For the last five years or so, I have been in on-line correspondence with Jason Goroncy, a young theologian from Australia who teaches in New Zealand.
What brought us together was a shared interest in P.T. Forsyth, the great British theologian from the turn of the last century.
Jason had a blog entitled the P.T. Forsyth Files that I frequented, where he had posted PDF’s of Forsyth’s main books. Along the way I noticed the high quality of both the look and the content of the blog, which he renamed Per Crucem Ad Lucem (“from the cross to the light”) after the inscription on Forsyth’s grave in Aberdeen. Per Crucem Ad Lucem became my favorite blog to visit.
When I first discovered his blog Jason was at St Mary’s College at the University of St Andrews working on his PH.D. on Forsyth. I knew the place well as my family and I had enjoyed a splendid sabbatical there in the spring of 1995, and while there I worked with Richard Bauckham on the Christian understanding of atonement, in what would become the bulk of my little book When I Survey the Wondrous Cross: Reflections on the Atonement.
So I knew about Jason from his blog, and eventually he knew about me from my book. He tracked me down via my friend Cliff Anderson, the curator of Reformed Collections at Princeton Theological Seminary, who was a fellow blogger with me at Confessing Christ, a United Church of Christ renewal movement.
Eventually, I offered to read Jason’s dissertation and he accepted my offer, and I spent a good deal of the summer of 2009 doing just that. You can get to know someone pretty well by a close reading of their dissertation, and Jason and I went back and forth by e-mail almost weekly throughout that summer.
I also started my own personal blog in 2009, Retired Pastor Ruminates, and Jason was gracious in promoting it on his blog and using some of my posts on ministry with his students.
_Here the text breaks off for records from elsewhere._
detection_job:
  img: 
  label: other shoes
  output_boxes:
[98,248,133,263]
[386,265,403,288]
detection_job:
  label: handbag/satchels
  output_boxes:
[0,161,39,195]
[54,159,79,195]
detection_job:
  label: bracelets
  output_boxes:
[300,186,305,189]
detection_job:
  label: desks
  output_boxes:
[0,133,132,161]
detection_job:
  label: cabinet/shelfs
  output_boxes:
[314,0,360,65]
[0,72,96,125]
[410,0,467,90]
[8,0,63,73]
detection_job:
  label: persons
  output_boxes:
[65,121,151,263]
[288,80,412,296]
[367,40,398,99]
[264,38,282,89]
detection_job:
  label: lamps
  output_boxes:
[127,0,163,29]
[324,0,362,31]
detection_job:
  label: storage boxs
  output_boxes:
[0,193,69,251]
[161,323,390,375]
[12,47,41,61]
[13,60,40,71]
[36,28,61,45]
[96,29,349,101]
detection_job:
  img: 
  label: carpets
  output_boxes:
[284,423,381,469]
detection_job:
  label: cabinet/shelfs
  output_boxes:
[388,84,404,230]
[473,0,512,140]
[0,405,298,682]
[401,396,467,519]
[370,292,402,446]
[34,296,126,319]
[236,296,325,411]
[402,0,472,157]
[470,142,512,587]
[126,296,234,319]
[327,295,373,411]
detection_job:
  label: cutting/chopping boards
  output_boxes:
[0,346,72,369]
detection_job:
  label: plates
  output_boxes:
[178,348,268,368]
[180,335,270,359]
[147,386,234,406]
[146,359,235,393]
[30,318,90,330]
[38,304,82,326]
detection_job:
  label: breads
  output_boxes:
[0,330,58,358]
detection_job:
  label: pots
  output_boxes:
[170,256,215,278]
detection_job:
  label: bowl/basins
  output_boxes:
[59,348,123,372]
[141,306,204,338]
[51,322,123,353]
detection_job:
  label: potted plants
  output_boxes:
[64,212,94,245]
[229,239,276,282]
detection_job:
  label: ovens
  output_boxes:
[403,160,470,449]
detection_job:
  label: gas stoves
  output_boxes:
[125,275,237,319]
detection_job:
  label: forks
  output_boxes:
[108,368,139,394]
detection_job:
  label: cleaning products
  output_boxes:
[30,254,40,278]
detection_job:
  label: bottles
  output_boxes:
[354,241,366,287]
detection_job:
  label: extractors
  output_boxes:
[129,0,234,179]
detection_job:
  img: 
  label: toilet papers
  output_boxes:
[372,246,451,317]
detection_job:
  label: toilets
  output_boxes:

In time I invited him to visit us here in Pittsfield anytime he was nearby. And so it came to pass that this winter he registered for the annual Princeton Karl Barth Conference earlier this month, and I suggested he spend some extra time at one end or the other to see us in the Berkshires.
So Jason took the plunge to stay with folks he had never met, and we took the plunge to have him, and the result was a lovely visit and a new dear friend.